Provided data ▸
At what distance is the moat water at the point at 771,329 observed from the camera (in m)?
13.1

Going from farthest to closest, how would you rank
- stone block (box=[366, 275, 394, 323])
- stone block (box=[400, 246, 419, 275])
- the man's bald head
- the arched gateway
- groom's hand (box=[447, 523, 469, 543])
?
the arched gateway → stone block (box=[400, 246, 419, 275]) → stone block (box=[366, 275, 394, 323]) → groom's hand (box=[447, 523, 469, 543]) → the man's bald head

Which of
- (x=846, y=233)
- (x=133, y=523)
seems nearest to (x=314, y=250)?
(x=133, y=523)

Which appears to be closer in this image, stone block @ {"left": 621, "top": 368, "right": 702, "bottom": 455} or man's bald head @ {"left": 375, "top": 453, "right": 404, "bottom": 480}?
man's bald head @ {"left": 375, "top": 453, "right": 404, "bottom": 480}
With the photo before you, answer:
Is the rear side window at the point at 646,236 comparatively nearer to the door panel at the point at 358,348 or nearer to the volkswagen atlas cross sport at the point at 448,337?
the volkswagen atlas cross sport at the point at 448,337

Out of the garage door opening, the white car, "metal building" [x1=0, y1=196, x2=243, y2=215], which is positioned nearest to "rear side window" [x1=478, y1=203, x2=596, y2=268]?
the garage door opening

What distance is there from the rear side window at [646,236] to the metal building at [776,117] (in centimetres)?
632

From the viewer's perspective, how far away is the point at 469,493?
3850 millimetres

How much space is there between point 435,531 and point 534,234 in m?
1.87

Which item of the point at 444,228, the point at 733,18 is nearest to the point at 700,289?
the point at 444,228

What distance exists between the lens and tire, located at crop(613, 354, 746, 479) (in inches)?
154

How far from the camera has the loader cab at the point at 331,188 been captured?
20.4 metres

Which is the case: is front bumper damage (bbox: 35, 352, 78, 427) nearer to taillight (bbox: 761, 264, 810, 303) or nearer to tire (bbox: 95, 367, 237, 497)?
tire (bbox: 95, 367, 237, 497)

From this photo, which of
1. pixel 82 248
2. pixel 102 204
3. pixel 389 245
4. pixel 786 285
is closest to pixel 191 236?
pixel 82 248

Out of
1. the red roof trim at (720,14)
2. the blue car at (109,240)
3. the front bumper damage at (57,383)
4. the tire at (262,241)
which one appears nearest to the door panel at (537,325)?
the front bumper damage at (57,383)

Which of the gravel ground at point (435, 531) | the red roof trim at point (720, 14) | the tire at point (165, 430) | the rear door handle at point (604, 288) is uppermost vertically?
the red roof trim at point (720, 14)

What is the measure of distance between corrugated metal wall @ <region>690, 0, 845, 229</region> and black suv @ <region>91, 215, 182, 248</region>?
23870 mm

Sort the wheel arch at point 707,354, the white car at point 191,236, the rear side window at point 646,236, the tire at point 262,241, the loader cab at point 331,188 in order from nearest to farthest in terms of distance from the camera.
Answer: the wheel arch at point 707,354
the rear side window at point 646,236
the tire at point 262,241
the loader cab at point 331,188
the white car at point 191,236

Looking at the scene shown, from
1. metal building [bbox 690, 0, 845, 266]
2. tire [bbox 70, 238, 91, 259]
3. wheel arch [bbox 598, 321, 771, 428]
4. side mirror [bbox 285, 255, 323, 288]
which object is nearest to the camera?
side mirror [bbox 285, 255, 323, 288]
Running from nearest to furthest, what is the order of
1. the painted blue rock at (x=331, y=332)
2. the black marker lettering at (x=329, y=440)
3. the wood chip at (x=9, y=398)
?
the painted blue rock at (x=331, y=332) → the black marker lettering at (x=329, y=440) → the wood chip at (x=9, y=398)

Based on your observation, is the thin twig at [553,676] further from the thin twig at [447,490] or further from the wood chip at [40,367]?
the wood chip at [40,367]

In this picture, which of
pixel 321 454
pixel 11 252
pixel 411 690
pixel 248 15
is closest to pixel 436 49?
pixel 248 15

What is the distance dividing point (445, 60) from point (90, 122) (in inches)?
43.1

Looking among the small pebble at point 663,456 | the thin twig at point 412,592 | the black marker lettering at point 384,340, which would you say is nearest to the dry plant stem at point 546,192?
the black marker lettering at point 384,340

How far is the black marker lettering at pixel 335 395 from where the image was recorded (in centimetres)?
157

Task to carry out ▸ Convert every line of the items above into a numbered list, leaving out the blank lines.

Solution for this task ▸
1. At what distance is the moat water at the point at 771,329 observed from the camera (in m)?
2. 13.1
3. Going from farthest to closest, how would you rank
4. - stone block (box=[366, 275, 394, 323])
5. - stone block (box=[400, 246, 419, 275])
6. - the man's bald head
7. - the arched gateway
8. - groom's hand (box=[447, 523, 469, 543])
9. ?
10. the arched gateway → stone block (box=[400, 246, 419, 275]) → stone block (box=[366, 275, 394, 323]) → groom's hand (box=[447, 523, 469, 543]) → the man's bald head
11. Which of
12. - (x=846, y=233)
13. - (x=133, y=523)
14. seems nearest to (x=314, y=250)?
15. (x=133, y=523)
16. Which appears to be closer in this image, stone block @ {"left": 621, "top": 368, "right": 702, "bottom": 455} or man's bald head @ {"left": 375, "top": 453, "right": 404, "bottom": 480}?
17. man's bald head @ {"left": 375, "top": 453, "right": 404, "bottom": 480}
18. With the photo before you, answer:
19. Is the rear side window at the point at 646,236 comparatively nearer to the door panel at the point at 358,348 or nearer to the volkswagen atlas cross sport at the point at 448,337?
20. the volkswagen atlas cross sport at the point at 448,337
21. Out of the garage door opening, the white car, "metal building" [x1=0, y1=196, x2=243, y2=215], which is positioned nearest to "rear side window" [x1=478, y1=203, x2=596, y2=268]?
22. the garage door opening
23. What distance is there from the rear side window at [646,236] to the metal building at [776,117] (in centimetres)?
24. 632
25. From the viewer's perspective, how far away is the point at 469,493?
26. 3850 millimetres
27. How much space is there between point 435,531 and point 534,234 in m?
28. 1.87
29. Which item of the point at 444,228, the point at 733,18 is nearest to the point at 700,289?
30. the point at 444,228
31. What distance exists between the lens and tire, located at crop(613, 354, 746, 479) (in inches)?
32. 154
33. How far from the camera has the loader cab at the point at 331,188 been captured?
34. 20.4 metres
35. Which is the case: is front bumper damage (bbox: 35, 352, 78, 427) nearer to taillight (bbox: 761, 264, 810, 303) or nearer to tire (bbox: 95, 367, 237, 497)?
36. tire (bbox: 95, 367, 237, 497)
37. From this photo, which of
38. 1. pixel 82 248
39. 2. pixel 102 204
40. 3. pixel 389 245
41. 4. pixel 786 285
42. is closest to pixel 191 236?
43. pixel 82 248
44. Out of
45. 1. the red roof trim at (720,14)
46. 2. the blue car at (109,240)
47. 3. the front bumper damage at (57,383)
48. 4. the tire at (262,241)
49. which one appears nearest to the door panel at (537,325)?
50. the front bumper damage at (57,383)
51. Which of the gravel ground at point (435, 531) | the red roof trim at point (720, 14) | the tire at point (165, 430) | the rear door handle at point (604, 288) is uppermost vertically?
52. the red roof trim at point (720, 14)
53. What is the measure of distance between corrugated metal wall @ <region>690, 0, 845, 229</region> and black suv @ <region>91, 215, 182, 248</region>?
54. 23870 mm
55. Sort the wheel arch at point 707,354, the white car at point 191,236, the rear side window at point 646,236, the tire at point 262,241, the loader cab at point 331,188 in order from nearest to farthest in terms of distance from the camera.
56. Answer: the wheel arch at point 707,354
57. the rear side window at point 646,236
58. the tire at point 262,241
59. the loader cab at point 331,188
60. the white car at point 191,236
61. Looking at the scene shown, from
62. 1. metal building [bbox 690, 0, 845, 266]
63. 2. tire [bbox 70, 238, 91, 259]
64. 3. wheel arch [bbox 598, 321, 771, 428]
65. 4. side mirror [bbox 285, 255, 323, 288]
66. which object is nearest to the camera?
67. side mirror [bbox 285, 255, 323, 288]
68. Running from nearest to furthest, what is the order of
69. 1. the painted blue rock at (x=331, y=332)
70. 2. the black marker lettering at (x=329, y=440)
71. 3. the wood chip at (x=9, y=398)
72. ?
73. the painted blue rock at (x=331, y=332) → the black marker lettering at (x=329, y=440) → the wood chip at (x=9, y=398)
74. Based on your observation, is the thin twig at [553,676] further from the thin twig at [447,490] or further from the wood chip at [40,367]?
75. the wood chip at [40,367]
76. In this picture, which of
77. pixel 321 454
78. pixel 11 252
79. pixel 411 690
80. pixel 248 15
81. is closest to pixel 436 49?
82. pixel 248 15
83. What is the distance dividing point (445, 60) from point (90, 122) (in inches)?
84. 43.1
85. Looking among the small pebble at point 663,456 | the thin twig at point 412,592 | the black marker lettering at point 384,340, which would you say is nearest to the dry plant stem at point 546,192?
86. the black marker lettering at point 384,340
87. How far is the black marker lettering at pixel 335 395 from where the image was recorded (in centimetres)?
88. 157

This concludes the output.